Ma, tranquilli, stiamo parlando di un reportage-inchiesta che non ha nulla a che vedere con il ponte sul Polcevera o con la “Diciotti”. Il libro è “I Soldati delle parole”, del giornalista olandese Frank Westerman, un epigono del grande Kapuscinski, il cavalcavia che crolla è quello del dialogo, i sequestratori sono degli sconosciuti esponenti di un terrore che oggi ci sembra all’acqua di rose. 
“I Soldati delle parole” parte dal terrorismo che non ti aspetti. Non quello che ci ossessiona dall’11 settembre; non quella guerriglia urbana che il 40° anniversario del caso Moro ha risvegliato nella memoria di chi già guardava la tv, all’epoca. Bensì una vicenda dimenticata, per quanto tragica, quella dei Molucchesi del sud che negli anni Settanta sequestravano treni e prendevano ostaggi in scuole, consolati e uffici governativi della pacifica Olanda, già madrepatria coloniale di un’Indonesia da cui le Molucche del Sud – appunto – volevano secedere. E chi lo sapeva che pure quella regione aveva rivendicato l’indipendenza?
Da quell’evento minore sul piano storico – ma ovviamente grave e terribile per chi ne fu coinvolto – il giornalista avvia un reportage che è avvincente come un romanzo e ha la forza di un saggio (è pubblicato da Iperborea, 252 pp.). Per chiedersi: cosa possono le parole di fronte alla violenza? se trattativa e armi si sfidano, chi vince? 
“Le grandi domande sono domande semplici”, dichiara Westerman. “Per citarne una: le parole possono controbattere il terrore? Così, per prima cosa, mi rifaccio alle mie esperienze personali, alla mia infanzia. Avevo 11 anni quando il mio insegnante di tecnica non si è presentato in classe: quel giorno si trovava su un treno sequestrato pochi km fuori dalla mia cittadina, con il conducente ucciso e gettato fuori dal treno e i pendolari tenuti come ostaggi. Lui era su quel treno. Non come passeggero. Era uno dei sequestratori”.
I Molucchesi del sud, figli dell’élite dell’esercito coloniale olandese, si erano sentiti traditi dal paese per cui i loro padri avevano versato il sangue (e ucciso). Le loro famiglie erano state alloggiate per anni nell’ex campo di concentramento di Westerbork, lo stesso da cui i nazisti avevano deportato più di 100000 ebrei olandesi. Dei giovani pieni di risentimento, trascinati da un idealismo cieco, daranno vita alla breve stagione terroristica dei Paesi Bassi. 

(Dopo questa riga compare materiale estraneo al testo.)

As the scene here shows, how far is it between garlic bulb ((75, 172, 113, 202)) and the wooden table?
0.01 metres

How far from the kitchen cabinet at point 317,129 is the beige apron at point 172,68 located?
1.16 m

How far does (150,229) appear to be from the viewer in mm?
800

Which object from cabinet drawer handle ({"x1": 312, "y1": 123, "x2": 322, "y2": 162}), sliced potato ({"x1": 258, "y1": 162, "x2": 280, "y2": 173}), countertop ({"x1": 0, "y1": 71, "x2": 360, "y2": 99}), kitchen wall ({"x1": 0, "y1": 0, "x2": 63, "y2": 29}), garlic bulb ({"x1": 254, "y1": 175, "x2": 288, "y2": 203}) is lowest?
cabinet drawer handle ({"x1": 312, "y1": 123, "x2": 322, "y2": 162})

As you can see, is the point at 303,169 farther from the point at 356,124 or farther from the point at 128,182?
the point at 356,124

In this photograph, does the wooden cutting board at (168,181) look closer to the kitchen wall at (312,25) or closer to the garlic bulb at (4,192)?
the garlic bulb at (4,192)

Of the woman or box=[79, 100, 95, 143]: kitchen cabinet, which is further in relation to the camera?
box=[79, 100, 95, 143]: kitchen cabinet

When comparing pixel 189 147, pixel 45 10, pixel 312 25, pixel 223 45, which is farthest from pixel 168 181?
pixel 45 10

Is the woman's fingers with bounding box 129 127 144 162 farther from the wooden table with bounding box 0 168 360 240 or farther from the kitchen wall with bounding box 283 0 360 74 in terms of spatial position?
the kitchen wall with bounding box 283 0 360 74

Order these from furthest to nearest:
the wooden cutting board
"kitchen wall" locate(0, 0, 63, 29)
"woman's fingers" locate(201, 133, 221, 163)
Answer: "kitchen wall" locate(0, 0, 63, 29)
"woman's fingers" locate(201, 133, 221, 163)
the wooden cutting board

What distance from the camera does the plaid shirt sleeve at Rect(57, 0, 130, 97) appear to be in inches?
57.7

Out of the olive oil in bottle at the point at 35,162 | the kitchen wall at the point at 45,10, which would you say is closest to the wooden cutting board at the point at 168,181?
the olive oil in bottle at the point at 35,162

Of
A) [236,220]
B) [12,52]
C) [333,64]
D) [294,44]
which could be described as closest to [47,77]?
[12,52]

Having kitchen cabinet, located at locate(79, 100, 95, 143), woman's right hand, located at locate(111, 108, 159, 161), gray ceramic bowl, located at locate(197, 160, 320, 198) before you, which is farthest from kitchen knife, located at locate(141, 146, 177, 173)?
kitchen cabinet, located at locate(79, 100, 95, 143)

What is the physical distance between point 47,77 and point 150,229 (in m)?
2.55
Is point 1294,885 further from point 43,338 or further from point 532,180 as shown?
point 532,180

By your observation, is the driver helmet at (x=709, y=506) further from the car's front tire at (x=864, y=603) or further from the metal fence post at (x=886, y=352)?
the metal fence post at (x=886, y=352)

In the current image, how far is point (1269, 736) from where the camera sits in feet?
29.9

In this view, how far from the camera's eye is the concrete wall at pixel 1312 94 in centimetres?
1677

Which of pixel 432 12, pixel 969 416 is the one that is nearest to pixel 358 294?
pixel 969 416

Di quella stagione Westerman ha intervistato i protagonisti, mediatori, poliziotti, ostaggi, passanti, terroristi. La sua inchiesta, che alterna sapientemente narrazione e riflessione, che mischia i tempi delle varie azioni terroristiche, che confronta l’Olanda dell’altro ieri, con la Russia presa di mira dal terrorismo ceceno, con la Francia ostaggio di quello jihadista, cerca, tra passaggi e paralleli, di capire come e quanto si può trattare. Di comprendere il valore e i tempi della parola. 

“I soldati delle parole” non ci dà una risposta definitiva, ma suggerisce come la radicalizzazione dei giovani Molucchesi del sud abbia potuto essere combattuta attraverso una lunga e tenace strategia di integrazione (successiva agli atti terroristici). E allora torniamo all’immagine sulla copertina del volume: il viadotto sta crollando; e forse verrà un tempo in cui le parole saranno, se non inutili, scarsamente efficaci; perché aspettare? il momento in cui parlare è ora. Possiamo essere tutti noi – dobbiamo esserlo – “i soldati delle parole”. Possiamo essere noi – dovremmo esserlo – a spegnere la benzina dell’estremismo e della radicalizzazione con l’acqua della parola.